Lors du sommet prévu le 25 septembre à la Maison-Blanche entre le président turc Recep Tayyip Erdogan et son homologue américain Donald Trump, la Turquie ambitionne de conclure d’importants accords avec les géants de l’aéronautique Boeing et Lockheed Martin. Ces négociations portent notamment sur une commande majeure d’avions militaires et commerciaux.
Le dossier comprend la commande de 40 chasseurs furtifs F-35, 40 avions de combat F-16 Block 70 Viper, ainsi que la fourniture de diverses munitions, telles que bombes et missiles, d’après des responsables turcs proches des négociations, sous couvert d’anonymat.
Un contrat commercial d’envergure avec Boeing
La compagnie Turkish Airlines est en discussion pour l’achat d’environ 250 avions Boeing, essentiellement des 737 Max, accompagnés de 75 appareils long-courriers de type 787 Dreamliner. Ce contrat s’inscrit dans le cadre des ambitions turques visant à presque doubler la flotte aérienne nationale d’ici la prochaine décennie et à positionner Istanbul comme un hub aérien mondial capable de rivaliser avec Dubaï.
« Nous discutons d’une commande avec Boeing depuis un certain temps, mais aucune décision finale n’a encore été prise », a déclaré le porte-parole de Turkish Airlines, Yahya Ustun.
Cette future commande fait suite à un précédent accord conclu en 2023 entre Turkish Airlines et Airbus pour 230 appareils, dans le cadre d’une stratégie d’expansion impulsée par Erdogan pour renforcer la place de l’économie turque, d’une valeur de 900 milliards de dollars, sur la scène internationale.

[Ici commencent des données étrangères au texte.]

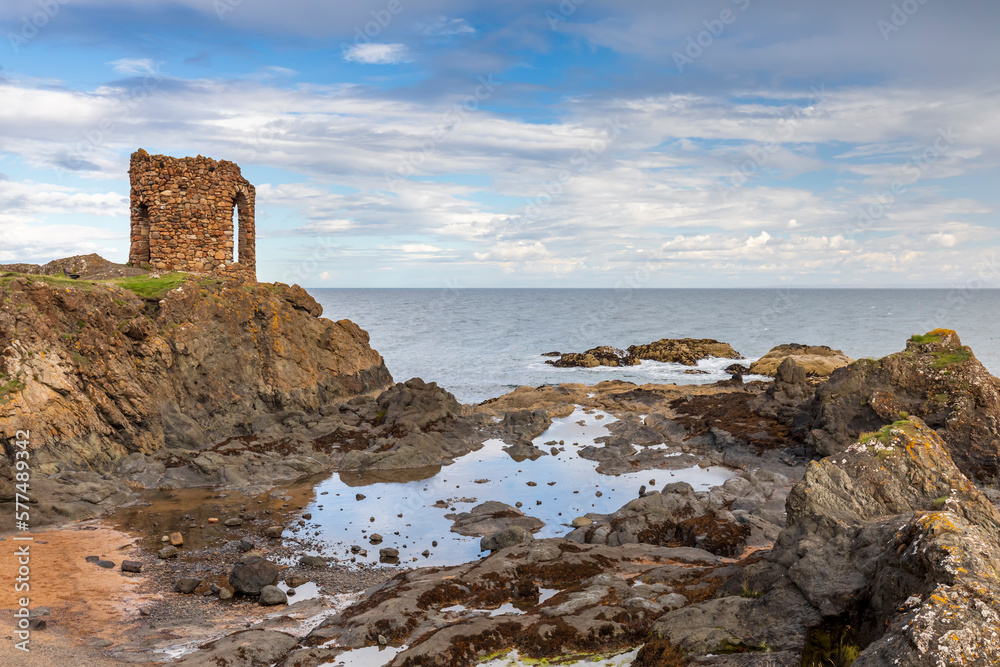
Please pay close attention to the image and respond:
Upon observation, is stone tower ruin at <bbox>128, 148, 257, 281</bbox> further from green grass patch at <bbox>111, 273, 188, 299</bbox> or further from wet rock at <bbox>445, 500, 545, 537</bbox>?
wet rock at <bbox>445, 500, 545, 537</bbox>

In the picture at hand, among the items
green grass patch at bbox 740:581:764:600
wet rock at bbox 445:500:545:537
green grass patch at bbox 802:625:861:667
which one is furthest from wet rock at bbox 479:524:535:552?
green grass patch at bbox 802:625:861:667

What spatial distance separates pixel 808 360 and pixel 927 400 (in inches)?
841

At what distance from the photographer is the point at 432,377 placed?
5031 centimetres

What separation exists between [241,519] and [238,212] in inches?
769

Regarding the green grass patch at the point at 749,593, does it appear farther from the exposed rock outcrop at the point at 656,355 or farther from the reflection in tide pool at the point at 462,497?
the exposed rock outcrop at the point at 656,355

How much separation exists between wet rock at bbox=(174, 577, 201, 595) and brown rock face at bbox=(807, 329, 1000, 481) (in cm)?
1847

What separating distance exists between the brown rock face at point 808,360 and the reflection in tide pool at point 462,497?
694 inches

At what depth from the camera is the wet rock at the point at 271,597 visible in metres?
12.2

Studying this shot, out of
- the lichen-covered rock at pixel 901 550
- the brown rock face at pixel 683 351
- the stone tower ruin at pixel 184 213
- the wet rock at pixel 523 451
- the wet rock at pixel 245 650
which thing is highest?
the stone tower ruin at pixel 184 213

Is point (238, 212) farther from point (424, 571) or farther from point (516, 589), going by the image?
point (516, 589)

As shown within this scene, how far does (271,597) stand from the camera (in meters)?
12.3

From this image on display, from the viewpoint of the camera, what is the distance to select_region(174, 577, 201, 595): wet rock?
1275cm

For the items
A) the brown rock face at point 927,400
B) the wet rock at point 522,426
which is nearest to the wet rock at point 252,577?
the wet rock at point 522,426

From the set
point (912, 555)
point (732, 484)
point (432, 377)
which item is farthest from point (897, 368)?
point (432, 377)
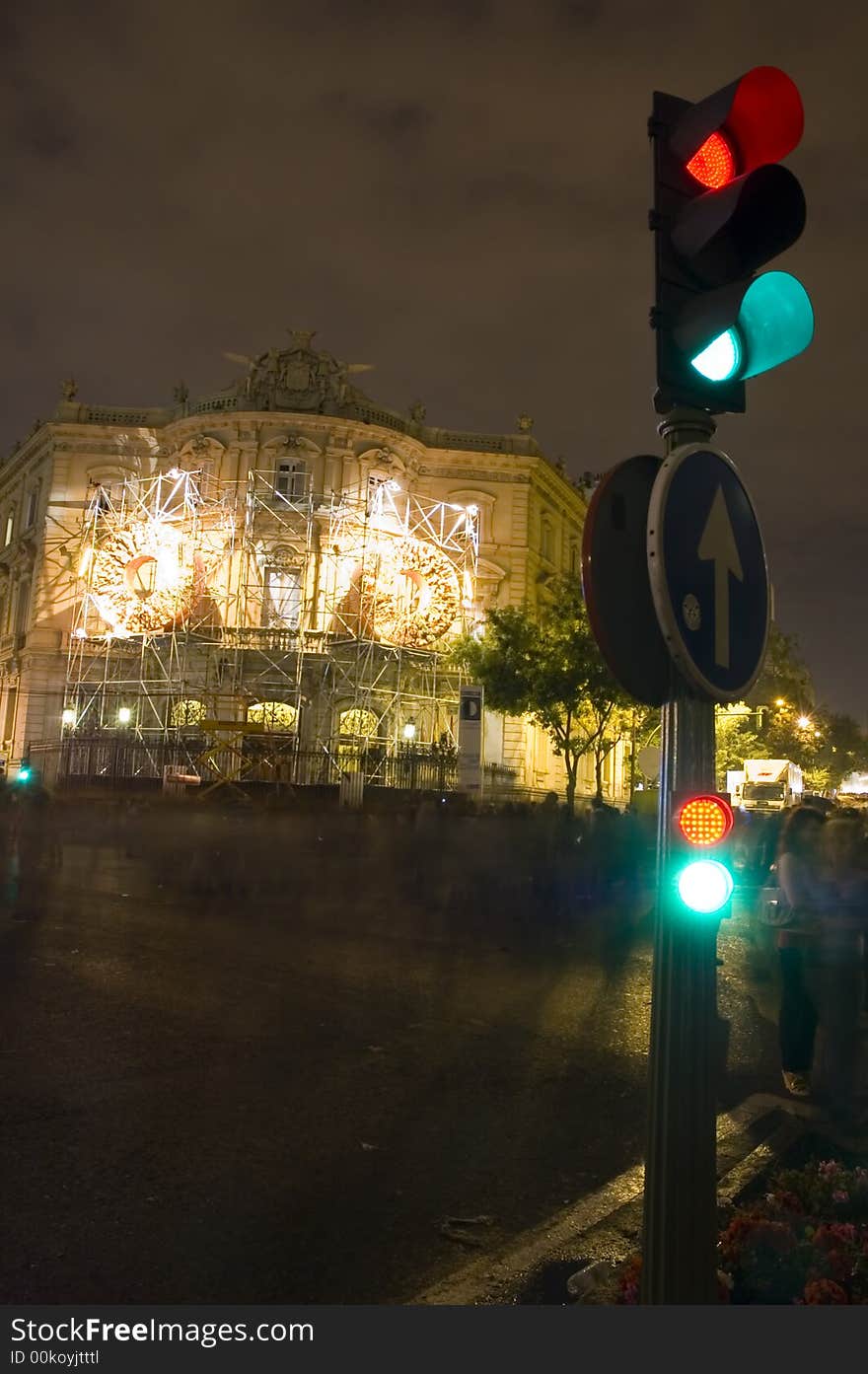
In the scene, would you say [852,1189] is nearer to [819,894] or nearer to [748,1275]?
[748,1275]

Une résolution espérée du différend sur les F-35
Donald Trump s’est montré optimiste quant à une résolution prochaine du litige concernant les F-35, qui a tendu les relations au sein de l’OTAN après la décision de retirer la Turquie du programme, suite à son acquisition controversée du système russe de défense antiaérienne S-400.
« Nous travaillons sur de nombreux accords commerciaux et militaires avec le président, y compris un important achat d’avions Boeing, un gros contrat pour des F-16, ainsi que la poursuite des négociations autour du F-35, que nous espérons finaliser positivement », a affirmé Trump sur sa plateforme Truth Social.
« Le président Erdogan et moi-même avons toujours entretenu de très bonnes relations », a-t-il ajouté.
Des concessions possibles autour du système S-400
Les autorités turques ont indiqué que Trump pourrait demander des concessions concernant le système S-400 afin de permettre la reprise des achats de F-35. Ankara pourrait envisager la mise en place d’un mécanisme technique militaire destiné à superviser de manière contrôlée l’utilisation du S-400, tout en refusant de se départir totalement de ce système, selon les sources.
Les décideurs américains ont toujours maintenu que toute solution au différend concernant les F-35 dépendrait de l’abandon par la Turquie du système russe, ce qui avait entraîné l’imposition de sanctions du Congrès américain sous la loi CAATSA, visant notamment l’industrie de défense turque.
La vision stratégique d’Erdogan
Le président turc a souligné l’importance globale des discussions à venir dans un message diffusé sur les réseaux sociaux : « Lors de notre rencontre à la Maison-Blanche avec mon homologue et ami, le président des États-Unis Donald Trump, nous aborderons de nombreux sujets, incluant le commerce, l’investissement et l’industrie de défense, avec notre allié stratégique que sont les États-Unis. »
« Je suis convaincu que cette réunion contribuera à réduire les guerres et les conflits dans notre région, dans le cadre de notre vision commune pour une paix mondiale, et renforcera encore la coopération entre nos pays », a-t-il ajouté.
Calendrier et perspectives
Cette rencontre se tiendra juste après l’Assemblée générale annuelle des Nations unies (AGNU) à New York. Les autorités turques ont précisé que la visite vise à sécuriser des accords portant sur la défense mais aussi sur le secteur de l’énergie, d’une valeur totale atteignant plusieurs dizaines de milliards de dollars.
En juin dernier, l’ambassadeur américain en Turquie, Tom Barrack, avait déclaré à l’agence Anadolu qu’une résolution du différend relatif au F-35 pourrait intervenir d’ici la fin de l’année.
Par ailleurs, les actions de Boeing ont progressé de 22 % cette année, stimulées par des commandes d’avions qui constituent un axe majeur de la politique de Donald Trump pour réduire le déficit commercial américain.
Les négociations concernant l’achat des différents avions sont toujours en cours, le prix définitif des F-16 étant encore en discussion.